AC does have drawbacks, and an unhealthy usage can increase the temperature of cities, especially those parts that have been most paved over with concrete and have little vegetation. But France’s opposition to AC seems especially bizarre given its nuclear plants produces low-carbon energy. In fact in recent summers, thanks to both the country’s nuclear grid and to its solar panels working overtime, France was occasionally selling electricity at negative prices. All of these French assets give the uncomfortable sensation that rather than working on developing one of the most sophisticated AC networks in the world, the Government would rather have the French sweat to atone for humanity’s climate sins.

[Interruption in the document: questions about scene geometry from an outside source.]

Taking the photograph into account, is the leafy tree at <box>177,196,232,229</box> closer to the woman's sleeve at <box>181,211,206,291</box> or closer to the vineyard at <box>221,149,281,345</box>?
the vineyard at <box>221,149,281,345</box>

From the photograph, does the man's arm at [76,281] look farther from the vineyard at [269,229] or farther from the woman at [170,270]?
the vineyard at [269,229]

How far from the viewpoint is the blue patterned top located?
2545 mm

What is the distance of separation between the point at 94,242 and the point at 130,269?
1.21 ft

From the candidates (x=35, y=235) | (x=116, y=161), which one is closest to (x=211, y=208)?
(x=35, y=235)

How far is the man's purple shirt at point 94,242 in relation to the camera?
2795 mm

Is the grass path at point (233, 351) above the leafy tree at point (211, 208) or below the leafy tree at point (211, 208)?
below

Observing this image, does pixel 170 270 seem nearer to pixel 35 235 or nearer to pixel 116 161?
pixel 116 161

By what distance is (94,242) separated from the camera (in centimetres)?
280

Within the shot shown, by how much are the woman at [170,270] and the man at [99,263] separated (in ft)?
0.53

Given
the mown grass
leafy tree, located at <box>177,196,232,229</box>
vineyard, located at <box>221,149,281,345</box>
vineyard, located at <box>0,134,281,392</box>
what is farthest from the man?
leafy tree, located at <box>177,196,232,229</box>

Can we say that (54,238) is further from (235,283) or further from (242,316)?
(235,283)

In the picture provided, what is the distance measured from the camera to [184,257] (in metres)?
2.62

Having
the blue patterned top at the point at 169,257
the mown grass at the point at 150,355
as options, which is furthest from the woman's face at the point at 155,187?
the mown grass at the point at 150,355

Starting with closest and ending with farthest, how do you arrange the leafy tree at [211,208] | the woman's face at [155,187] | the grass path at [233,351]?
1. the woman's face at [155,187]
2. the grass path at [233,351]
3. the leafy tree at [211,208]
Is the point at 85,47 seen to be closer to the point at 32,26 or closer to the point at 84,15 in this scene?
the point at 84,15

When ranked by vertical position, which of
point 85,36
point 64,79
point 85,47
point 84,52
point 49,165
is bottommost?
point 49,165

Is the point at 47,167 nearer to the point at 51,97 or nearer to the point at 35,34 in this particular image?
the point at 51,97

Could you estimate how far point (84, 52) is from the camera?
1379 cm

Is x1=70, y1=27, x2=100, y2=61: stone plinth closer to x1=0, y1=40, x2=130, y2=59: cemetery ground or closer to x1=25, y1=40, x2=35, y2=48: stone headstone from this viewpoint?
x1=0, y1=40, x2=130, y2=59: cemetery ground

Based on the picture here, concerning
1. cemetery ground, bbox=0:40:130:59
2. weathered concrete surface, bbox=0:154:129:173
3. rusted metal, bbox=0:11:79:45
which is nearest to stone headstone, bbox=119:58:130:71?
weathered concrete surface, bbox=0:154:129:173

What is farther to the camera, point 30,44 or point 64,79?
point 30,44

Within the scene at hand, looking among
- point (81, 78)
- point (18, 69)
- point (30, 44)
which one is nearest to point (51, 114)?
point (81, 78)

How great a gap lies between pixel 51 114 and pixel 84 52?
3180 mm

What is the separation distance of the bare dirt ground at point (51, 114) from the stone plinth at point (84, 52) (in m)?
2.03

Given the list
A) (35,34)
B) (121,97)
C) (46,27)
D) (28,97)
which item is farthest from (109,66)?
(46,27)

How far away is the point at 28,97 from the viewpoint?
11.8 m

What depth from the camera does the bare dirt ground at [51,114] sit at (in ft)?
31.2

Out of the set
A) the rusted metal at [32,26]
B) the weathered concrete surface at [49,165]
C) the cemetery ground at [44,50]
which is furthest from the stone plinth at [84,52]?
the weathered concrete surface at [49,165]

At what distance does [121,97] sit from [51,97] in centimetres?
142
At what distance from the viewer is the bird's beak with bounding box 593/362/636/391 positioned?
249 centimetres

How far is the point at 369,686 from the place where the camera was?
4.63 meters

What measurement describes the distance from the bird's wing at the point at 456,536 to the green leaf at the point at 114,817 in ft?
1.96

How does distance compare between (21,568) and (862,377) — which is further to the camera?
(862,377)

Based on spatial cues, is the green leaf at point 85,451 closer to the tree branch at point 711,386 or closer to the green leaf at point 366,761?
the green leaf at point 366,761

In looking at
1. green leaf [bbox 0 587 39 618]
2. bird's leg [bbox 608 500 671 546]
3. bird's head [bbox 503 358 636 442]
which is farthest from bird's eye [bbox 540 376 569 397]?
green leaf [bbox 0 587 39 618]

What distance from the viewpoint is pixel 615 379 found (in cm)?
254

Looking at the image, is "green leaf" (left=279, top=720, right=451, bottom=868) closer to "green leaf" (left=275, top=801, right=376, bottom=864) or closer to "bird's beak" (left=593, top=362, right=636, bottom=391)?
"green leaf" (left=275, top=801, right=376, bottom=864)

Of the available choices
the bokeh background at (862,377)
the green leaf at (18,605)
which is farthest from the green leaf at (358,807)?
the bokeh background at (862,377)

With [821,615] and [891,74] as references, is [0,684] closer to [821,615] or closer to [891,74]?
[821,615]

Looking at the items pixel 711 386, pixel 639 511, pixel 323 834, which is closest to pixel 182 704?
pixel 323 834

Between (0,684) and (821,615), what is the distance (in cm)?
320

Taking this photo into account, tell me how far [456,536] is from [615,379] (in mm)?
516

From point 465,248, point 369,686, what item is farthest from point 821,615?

But perhaps the French themselves are willing to suffer. In 2021, a poll found that 58% of the population would rather suffer from heat rather than buy an AC unit to protect the environment. Since then however, the revealed preferences of the French indicate they are increasingly willing to pinch their nose, with some AC companies reporting their sales to have tripled since last year.

By pitting herself against the anti-AC establishment, Le Pen might be tapping into a growing movement and a sense of social inequality. Le Pen explicitly made that pitch, arguing that “with France’s so-called elites, energy sobriety is always asked of the middle and working class”. And having a government minister oppose Le Pen’s AC rollout from the comfort of a cool climatised room is exactly the kind of footage that Le Pen will be looking for.

With the consequences of global warming manifesting ever more clearly, the climate politics of prevention will increasingly have to cohabitate with the politics of mitigation. This French example is perhaps an early sign that the populist and nationalist parties on the Right might make a better electoral case to deal with climatic hell than the austere penitent pitch of the Greens and Centrists.


François Valentin is a political analyst and co-host of the Uncommon Decency podcast.